Stored data entries:

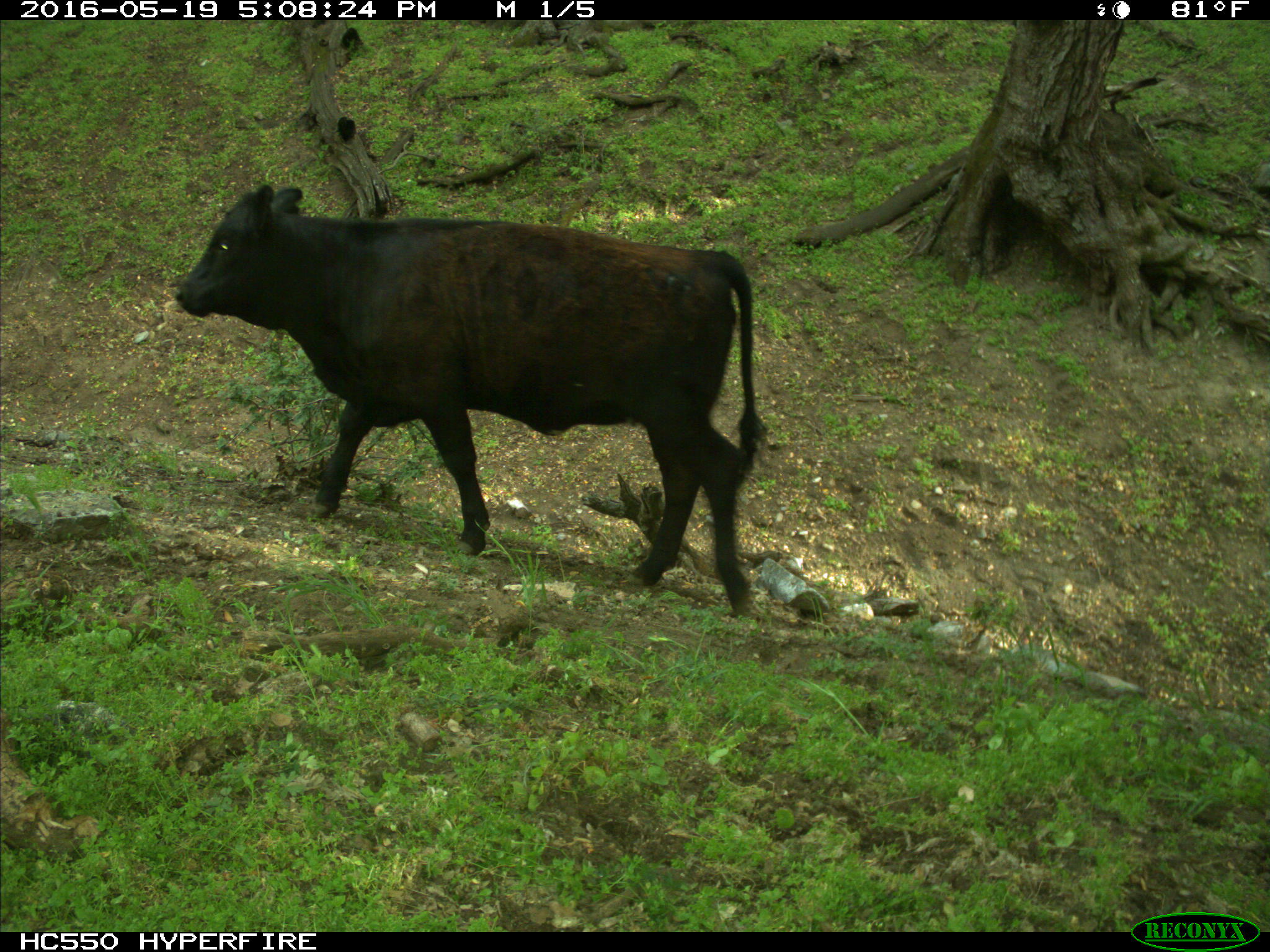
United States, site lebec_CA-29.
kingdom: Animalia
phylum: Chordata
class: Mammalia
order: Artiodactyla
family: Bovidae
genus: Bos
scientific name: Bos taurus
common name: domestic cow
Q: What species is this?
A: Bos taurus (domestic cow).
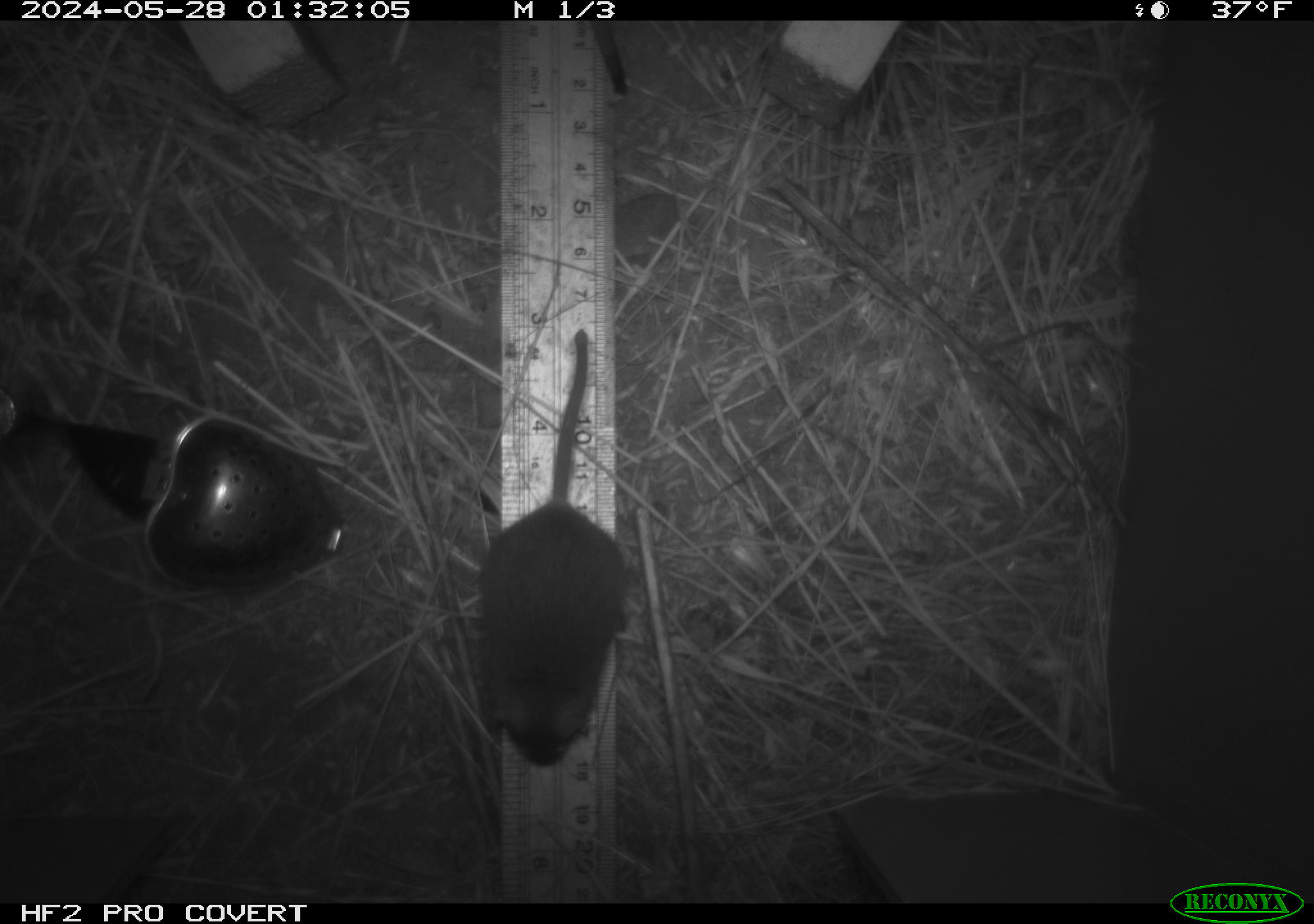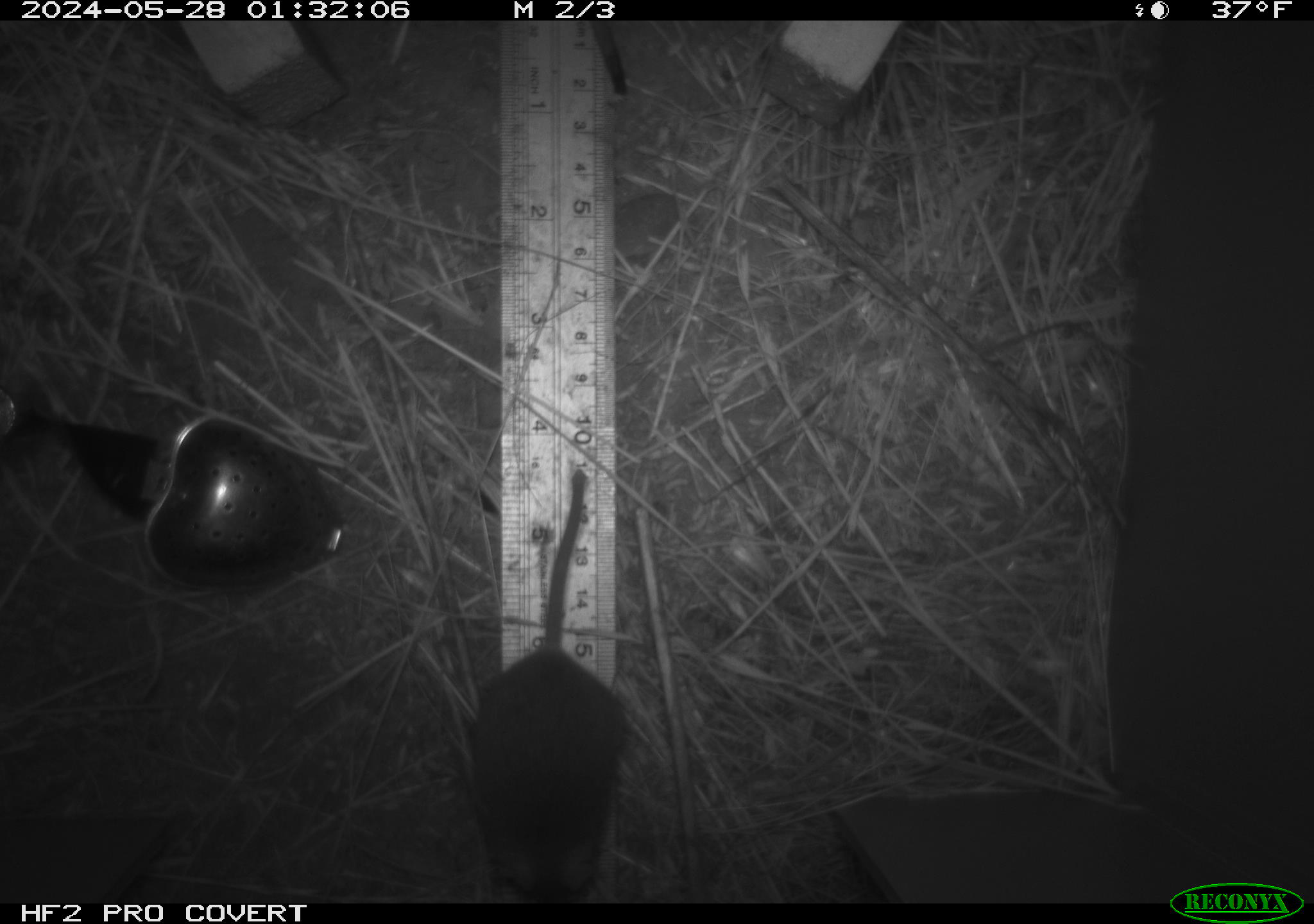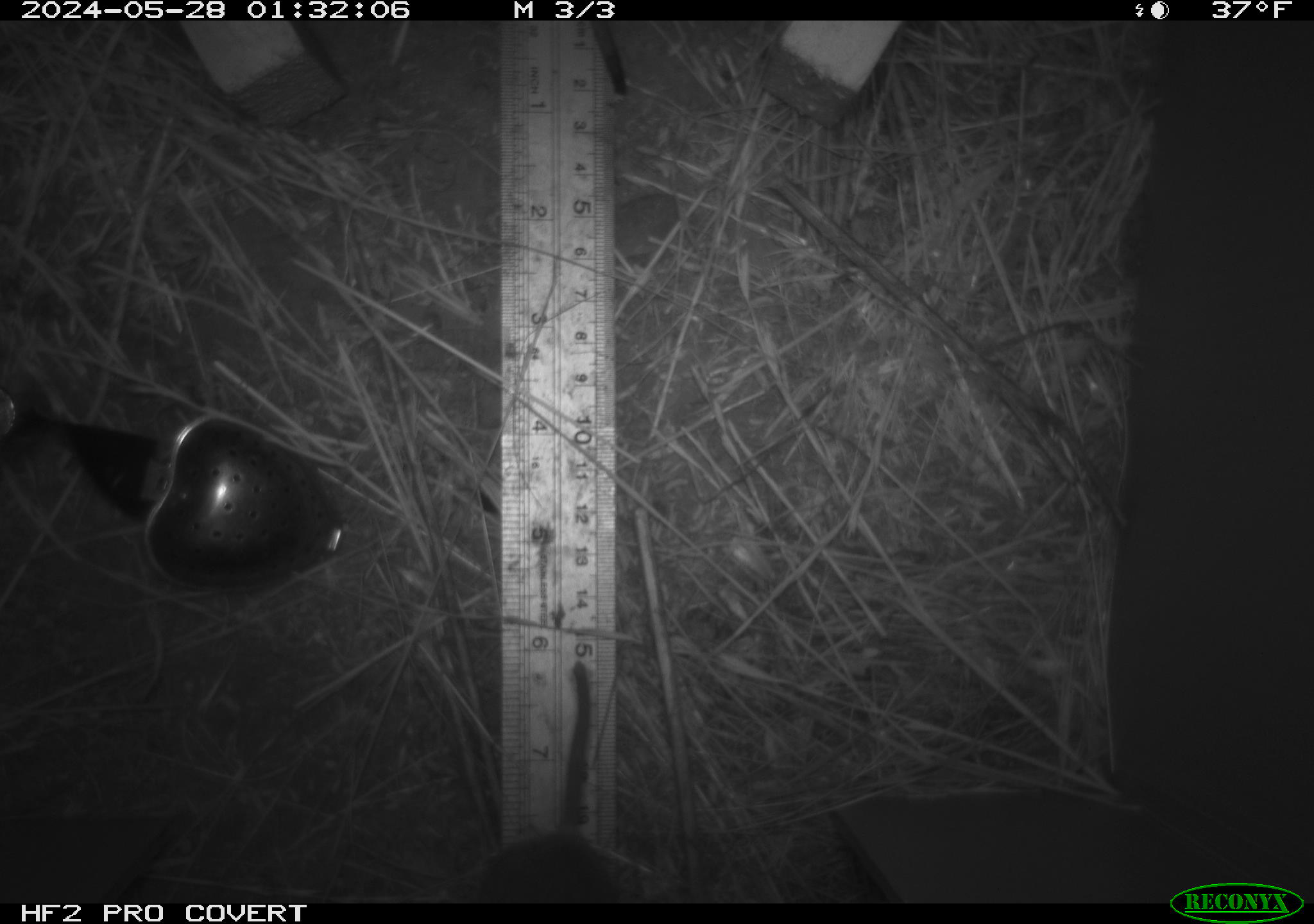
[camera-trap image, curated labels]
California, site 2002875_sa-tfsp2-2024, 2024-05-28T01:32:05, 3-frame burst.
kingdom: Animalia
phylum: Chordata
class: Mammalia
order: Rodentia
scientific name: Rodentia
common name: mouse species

> _EXERCISE DESCRIPTION_: Your task is to transcribe exactly the lines from the one containing "A: Bos taurus (domestic cow)." through the final line of the entries above, pictures excluded.

> _PROBLEM SOLUTION_:
A: Bos taurus (domestic cow).
[camera-trap image, curated labels]
California, site 2002875_sa-tfsp2-2024, 2024-05-28T01:32:05, 3-frame burst.
kingdom: Animalia
phylum: Chordata
class: Mammalia
order: Rodentia
scientific name: Rodentia
common name: mouse species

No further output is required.